** EXERCISE PASSAGE follows **

14.2.          No Implied Rights; Other Limitations.  No Participant shall have any right to prevent the consummation of any of the acts described in Section 4.2 or 14.1 affecting the number of Shares available to, or other entitlement of, such Participant under the Plan or such Participant’s Award.  Any actions or determinations of the Committee under this Article XVI need not be uniform as to all outstanding Awards, nor treat all Participants identically.  Notwithstanding the adjustments described in Section 14.1, in no event may any Option or SAR be exercised after ten (10) years from the date it was originally granted.
 
ARTICLE  XV.
AMENDMENT, MODIFICATION, AND TERMINATION
 
15.1.          Amendment, Modification, and Termination.  The Board may, at any time and with or without prior notice, amend, alter, suspend, or terminate the Plan, and the Committee may, to the extent permitted by the Plan, amend the terms of any Award theretofore granted, including any Award Agreement, in each case, retroactively or prospectively.
 
In addition, no such amendment, alteration, suspension or termination of the Plan or any Award theretofore granted, including any Award Agreement, shall be made which would materially impair the previously accrued rights of a Participant under any outstanding Award without the written consent of such Participant, provided, however, that the Board may amend or alter the Plan and the Committee may amend or alter any Award, including any Agreement, either retroactively or prospectively, without the consent of the applicable Participant, (x) so as to preserve or come within any exemptions from liability under Section 16(b) of the Exchange Act, pursuant to the rules and releases promulgated by the SEC (including Rule 16b-3), or (y) if the Board or the Committee determines in its discretion that such amendment or alteration either (I) is required or advisable for the Company, the Plan or the Award to satisfy, comply with or meet the requirements of any law, regulation, rule or accounting standard or (II) is not reasonably likely to significantly diminish the benefits provided under such Award, or that such diminishment has been or will be adequately compensated.

** End of EXERCISE PASSAGE **
** INFORMATION SUPPLIED follows **

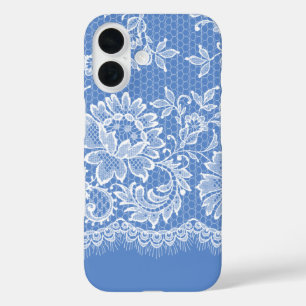 Funda iPhone 16 Borde de encaje blanco sobre azul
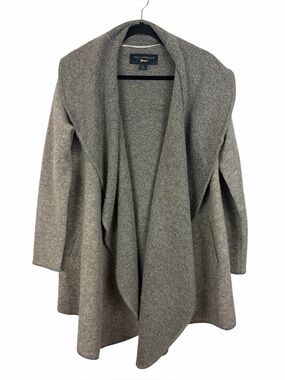 Paul Costelloe Grey Wool Blend Waterfall Cardigan Coat Size 8 Open Front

** End of INFORMATION SUPPLIED **

▸ YOUR INSTRUCTIONS: Continue the stock plan passage from the end of its last sentence, adding the next few provisions in the same legal style.

▸ TASK RESULT:
 

 
ARTICLE  XVI.
TAX WITHHOLDING AND OTHER TAX MATTERS
 
16.1.          Tax Withholding.  The Company and/or any Subsidiary or Affiliate are authorized to withhold from any Award granted or payment due under the Plan the amount of all taxes due in respect of such Award or payment and take any such other action as may be necessary or appropriate, as determined by the Committee, to satisfy all obligations for the payment of such taxes.  The recipient of any payment or distribution under the Plan shall make arrangements satisfactory to the Company, as determined in the Committee’s discretion, for the satisfaction of any tax obligations that arise by reason of any such payment or distribution.  The Company shall not be required to make any payment or distribution under or relating to the Plan or any Award until such obligations are satisfied or such arrangements are made, as determined by the Committee in its discretion.
 
16.2.          Withholding or Tendering Shares.  Without limiting the generality of Section 16.1, the Committee may in its discretion permit a Participant to satisfy or arrange to satisfy, in whole or in part, the tax obligations incident to an Award by:  (a) electing to have the Company withhold Shares or other property otherwise deliverable to such Participant pursuant to his or her Award (provided, however, that the amount of any Shares so withheld shall not exceed the amount necessary to satisfy required withholding obligations using the minimum statutory withholding rates for tax purposes, including payroll taxes, that are applicable to supplemental taxable income) and/or (b) tendering to the Company Shares owned by such Participant (or by such Participant and his or her spouse jointly) and purchased or held for the requisite period of time as may be required to avoid the Company’s or the Affiliates’ or Subsidiaries’ incurring an adverse accounting charge, based, in each case, on the Fair Market Value of the Shares on the payment date as determined by the Committee.  All such elections shall be irrevocable, made in writing, signed by the Participant, and shall be subject to any restrictions or limitations that the Committee, in its sole discretion, deems appropriate.
 
16.3.          Restrictions.  The satisfaction of tax obligations pursuant to this Article XVI shall be subject to such restrictions as the Committee may impose, including any restrictions required by applicable law or the rules and regulations of the SEC, and shall be construed consistent with an intent to comply with any such applicable laws, rule and regulations.
 
ARTICLE  XVII.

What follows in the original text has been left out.